Its 6:30 pm, sun is still four fingers above the horizon, and I am strolling down the lanes, learning my familiarity with them, that I gained two years back. I used to come here, same streets, two years back too. But then everything was different. Today, I feel an essence of relieve all around. The feel of cool wind, surpass the somatic senses from my sores.

Breeze, without any lease,
giving me ease,
pains to cease,
modifying my crease.
My mind in muse,
body gone loose,
telling me to stop,
but with a comma, and not a full stop.
I move on, on the pavement drawn,
at the time of dusk, I am seeing my dawn,
picking up the husk, smelling of musk,
I make out, how sturdy the time was,
From Dusk, Till Dawn...


June 20, 2009 – Two years back from now
Energy, vision and ambitions when combined, does wonders. I often read this in various publications. I have realised that inexperience and infatuation often comes in hidden packets along with these miraculous winning profiles. Everybody does contain them. I was no substitute. Had those miraculous profiles within, but lacked to conquer those devil packets. And set myself away for the most competitive training that is more or less like a trend now. If I had sensed about my never visible loopholes at that early time, I would have been now on a different track.
Kota, the most competitive, sound environment, and hot weather city in India became my place for one year. Most appropriate institution, with the finest teachers at their best.
This was the phase in my life when I enjoyed the most. I was then always bearing smile on my face. I met many good people, learnt a lot from them. Good friends, good food. We lived there with our heightened goals and with boosted confidence. This was the part of training that was given at our institute.
Things that always seem most favourable and rejoiced by us sometimes do not prove to be so in the latter part of our lives.
Again here, I was no substitute to this.Besides the excellent surrounding that I got there, I got someone, infatuated with whom I was, since my school. This place gave me chance to get much closer to my infatuation. This word now glorified its meaning into a more auspicious one for me, and left its original lewd meaning. I was in the most consecrated relation from my side. Things started to change now. I started to change. I spoke lies. In other words, my scale of progress now sat on a different track.

I tried to gain my school attraction back. Lost Opportunities to redeem, charms to multiply, emptiness to nullify, surpassed the actual purpose of my existence there. Motives now were different; dreams had a new character in them....

When will my phone ring, when will the message come,
get over you boring, and let me have some,
time to inquire, for whom I desire,
lend me that wire,  that you brought on hire,
Unplug it from capacitor, and from the motor,
Explain them, without them.
I need to charge my cell, please hurry up Mr Bell,
pardon me for eating my nail, its due to the tension that prevail,
inside my mind, of its intense kind.
Its more than 3 hours, that I haven’t sent her flowers,
in my message, through airtel’s passage,
She would be so sad, will soon go mad,
I need to go, and send her my blow,
Of love and smiles, to bring back her glow,
Please Mr Bell, you end up your show,
of dielectric, and charges at flow.
The face of an angel, at every angle,
is my mistress, the cutest princess,
the voice so nice, sweetness in every slice.
How can I make her upset, with my snippet,
Of the promise that I gave her, is unbreakable forever,
Please Mr Bell, you end up your show....

I was led by the flow through a diversion from where there was no turning back for me; and it sailed me to nowhere. I realised this one year later.

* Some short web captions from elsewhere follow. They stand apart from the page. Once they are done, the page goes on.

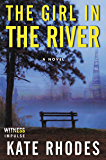 The Girl in the River (Alice Quentin Series)
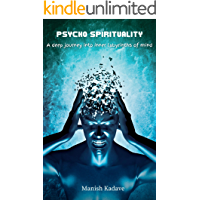 PSYCHO SPIRITUALITY: A DEEP JOURNEY INTO INNER LABYRINTHS OF MIND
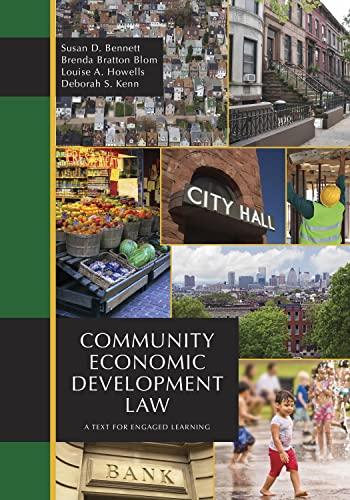 Community Economic Development Law: A Text for: Susan D. Bennett,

June 20, 2010 – one year back from now
Time can be assigned the synonym for the word Change. Flow of time brings experience, maturity in us, and cure the mistakes of past. It injects in us the strength to move on. It points out what mistakes we had been committing continuously, and shows us the causes that were responsible for the situation in which we are in at present. How cruel is the time with us, it starts teaching after we get failed. With time as a mentor, we fail before, and learn after. So did happen with me too...


Life promising words now had no meaning for my dearest. Betrayal, with wrong complaints, abuses became frequent from that end. My tears, pleadings, questions could not impress the other side. I suppose, the other side that I am calling upon like this, is not here limited to the character of my dearest in my story only, but you see, it applies to every subject that teaches us later after deceiving us out from our honesty.

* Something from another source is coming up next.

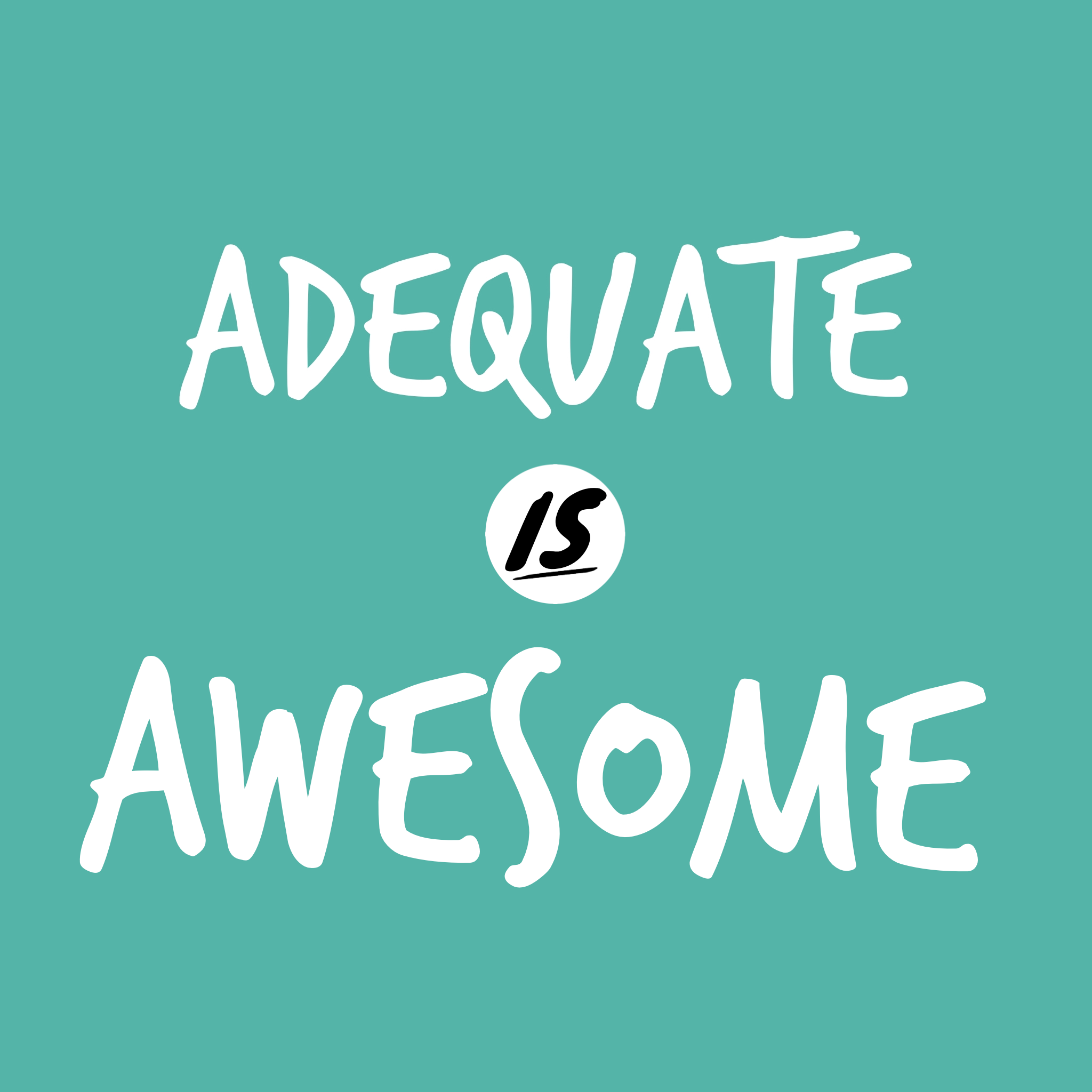 Why Adequate Is Awesome!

I knew, the end was near, wanted to wish her all the best, and bless for lifelong happiness, but I could not even do that, because I was bound by an oath from the other side according to which I was instructed not to ever contact again. And I could not free myself out from this oath to fulfil my last wish...
“What brought us together, might remain unspoken,
what held us together, might be worn off and broken.

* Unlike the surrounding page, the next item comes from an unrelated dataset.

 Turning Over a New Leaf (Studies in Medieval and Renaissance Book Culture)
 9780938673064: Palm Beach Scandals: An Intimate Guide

Even if your way was different, as I felt was mine,
now I want our paths to cross, waiting for my time.”

June 21, 2011 – at present
4:45 am

I always say - Living with nothing is far better than living with nothing which used to be something, and you loved that something, with your everything.
When that something departs, you are left with nothing, which pinches you always with its pines, makes your sores even go worse, makes you suffer in its captivity. I think now you would have known, what type of sores and captivity I had, from which I set myself free yesterday, when I was strolling with the breeze, on the streets.
For the past one year, I had maintained my own captivity; the captivity over my emotions, which I never dared to share with anybody. My tears that I always let them remain hidden, from every one. I was not sleeping then, when lights of my hostel room were off so early. It was not my fault if I used to live cut off from my friends. Very often my silence and my maintained distance from them became a character of comic for some people, but I never reacted to them. I resisted everything with hint of my smile. I knew I can’t go on through rest of my life like this. I was somewhere not forgiving myself for having trusted so untruly people. It is true that no good can come out from it now if I continue to think like this. But for me, this severe blow affected me very deeply. Each cell in my blood knows how badly I have remained in agony. I needed to set myself free, to regain my vital life, where I still need to play my leading role, to give my existence in this world an unforgettable meaning
Then, I did not know, maybe I was wrong on deciding people to trust. But now, having so much experiences, with so much teachings that I got from the most strict mentor, the Time, I can’t make myself deviate from my objectives now for which I am here in this world. I didn’t know then, the relationship that diverts you away from the objectives of your life, are not true. But now, I know this. In fact I realise more responsibilities now that I need to take, with the added interest of those that I spoilt in my past days.
But as the decree of time suggests, I am still in state of incertitude that whether I did very much late to come out from my past? Whatever would be the answer to this incertitude of mine, but the result is clear - I travelled from Dusk, through the mighty darkness of the night, and came out from my own captivity. I am feeling very relaxed now. My past that churned me, crushed me into pieces from inside of me, from its impacts of upheavals in my mind, I released them free today. And now I am embraced, in the folds of dawn...
Sky will soon be clear.


GOD SHALL BLESS US ALL

Copyright ©
ANSHUL GAUTAM

17 comments:

  1. i am very much impressed with this note today.you are really a tallented guy. You don't say anything but your feeling comes out through your pen.you write very well n all the best for your next note.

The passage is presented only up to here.